We tried a full parameter sweep, including using dynamic allocation and setting 
executor memory as high as 20GB. The result was the same each time, with the 
job failing due to lost executors due to YARN killing containers.

I attempted to trace through the source code to see how `partitionBy` is 
implemented, I was surprised to see it cause this problem since it seems like 
it should not require a shuffle. Unfortunately I am not experienced enough with 
the DataFrame source code to figure out what is going on. For now we are 
reimplementing the partitioning ourselves as a work around, but very curious to 
know what could have been happening here. My next step was going to be to 
obtain a full heap dump and poke around in it with my profiler, does that sound 
like a reasonable approach?

Thanks!

(Short task a)
List each approach the forum post describes for dealing with the failing job, including both the ones already tried and the one planned next.
These rows have no connection to the forum post.

(Information supplied)
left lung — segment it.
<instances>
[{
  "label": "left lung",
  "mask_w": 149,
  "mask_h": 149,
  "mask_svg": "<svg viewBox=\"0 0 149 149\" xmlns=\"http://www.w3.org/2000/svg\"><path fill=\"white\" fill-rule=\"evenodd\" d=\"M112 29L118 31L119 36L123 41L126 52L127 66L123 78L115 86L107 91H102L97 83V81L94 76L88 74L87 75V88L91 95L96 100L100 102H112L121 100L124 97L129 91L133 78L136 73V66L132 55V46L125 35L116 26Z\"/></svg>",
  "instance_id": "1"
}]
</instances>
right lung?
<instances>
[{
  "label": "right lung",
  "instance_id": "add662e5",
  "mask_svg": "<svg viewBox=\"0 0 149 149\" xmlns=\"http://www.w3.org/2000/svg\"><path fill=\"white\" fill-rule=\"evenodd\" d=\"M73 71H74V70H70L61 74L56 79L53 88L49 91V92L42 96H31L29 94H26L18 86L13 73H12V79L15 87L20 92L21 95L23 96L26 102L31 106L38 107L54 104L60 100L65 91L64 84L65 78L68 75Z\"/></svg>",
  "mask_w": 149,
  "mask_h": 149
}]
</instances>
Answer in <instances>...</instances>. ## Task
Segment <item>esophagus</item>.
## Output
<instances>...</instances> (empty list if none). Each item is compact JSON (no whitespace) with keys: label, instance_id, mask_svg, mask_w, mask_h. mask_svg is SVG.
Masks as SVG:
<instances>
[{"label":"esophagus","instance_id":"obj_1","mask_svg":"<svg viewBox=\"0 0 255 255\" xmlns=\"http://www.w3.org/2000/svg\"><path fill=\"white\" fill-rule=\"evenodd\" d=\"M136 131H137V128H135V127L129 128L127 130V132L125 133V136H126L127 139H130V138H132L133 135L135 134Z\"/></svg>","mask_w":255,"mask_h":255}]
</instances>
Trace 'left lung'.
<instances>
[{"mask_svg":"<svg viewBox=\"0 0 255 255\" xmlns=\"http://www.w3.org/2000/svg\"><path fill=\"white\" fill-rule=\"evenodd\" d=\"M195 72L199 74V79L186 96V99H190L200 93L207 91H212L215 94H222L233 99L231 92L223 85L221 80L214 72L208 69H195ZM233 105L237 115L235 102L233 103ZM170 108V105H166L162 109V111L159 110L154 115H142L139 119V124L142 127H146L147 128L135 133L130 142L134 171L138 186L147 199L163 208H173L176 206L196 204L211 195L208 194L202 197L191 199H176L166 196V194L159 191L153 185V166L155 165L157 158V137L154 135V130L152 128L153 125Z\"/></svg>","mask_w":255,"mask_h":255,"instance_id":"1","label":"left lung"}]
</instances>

---

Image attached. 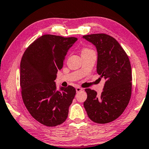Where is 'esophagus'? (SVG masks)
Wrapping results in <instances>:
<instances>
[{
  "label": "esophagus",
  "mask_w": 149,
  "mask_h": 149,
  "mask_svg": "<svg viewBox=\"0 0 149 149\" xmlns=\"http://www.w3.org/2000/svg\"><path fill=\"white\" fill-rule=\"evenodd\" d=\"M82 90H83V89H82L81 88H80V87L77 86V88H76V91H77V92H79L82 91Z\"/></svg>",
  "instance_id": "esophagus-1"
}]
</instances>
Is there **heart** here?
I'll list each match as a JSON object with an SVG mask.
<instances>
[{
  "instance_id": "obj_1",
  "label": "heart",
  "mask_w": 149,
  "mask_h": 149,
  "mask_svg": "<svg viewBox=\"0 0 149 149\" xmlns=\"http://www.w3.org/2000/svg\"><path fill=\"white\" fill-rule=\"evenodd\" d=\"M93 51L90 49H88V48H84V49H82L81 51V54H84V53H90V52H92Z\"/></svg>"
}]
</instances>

(Short task b)
Select every line in the rows that contains the word "left".

(Written answer a)
- A full parameter sweep, including dynamic allocation and executor memory as high as 20GB
- Tracing through the source code to see how `partitionBy` is implemented
- Reimplementing the partitioning themselves as a workaround
- Obtaining a full heap dump and examining it with a profiler

(Written answer b)
left lung — segment it.
  "label": "left lung",
Trace 'left lung'.
[{"mask_svg":"<svg viewBox=\"0 0 255 255\" xmlns=\"http://www.w3.org/2000/svg\"><path fill=\"white\" fill-rule=\"evenodd\" d=\"M195 72L199 74V79L186 96V99H190L200 93L207 91H212L215 94H222L233 99L231 92L223 85L221 80L214 72L208 69H195ZM233 105L237 115L235 102L233 103ZM170 108V105H166L162 109V111L159 110L154 115H142L139 119V124L142 127H146L147 128L135 133L130 142L134 171L138 186L147 199L163 208H173L176 206L196 204L211 195L208 194L202 197L191 199H176L166 196V194L159 191L153 185V166L155 165L157 158V137L154 135V130L152 128L153 125Z\"/></svg>","mask_w":255,"mask_h":255,"instance_id":"1","label":"left lung"}]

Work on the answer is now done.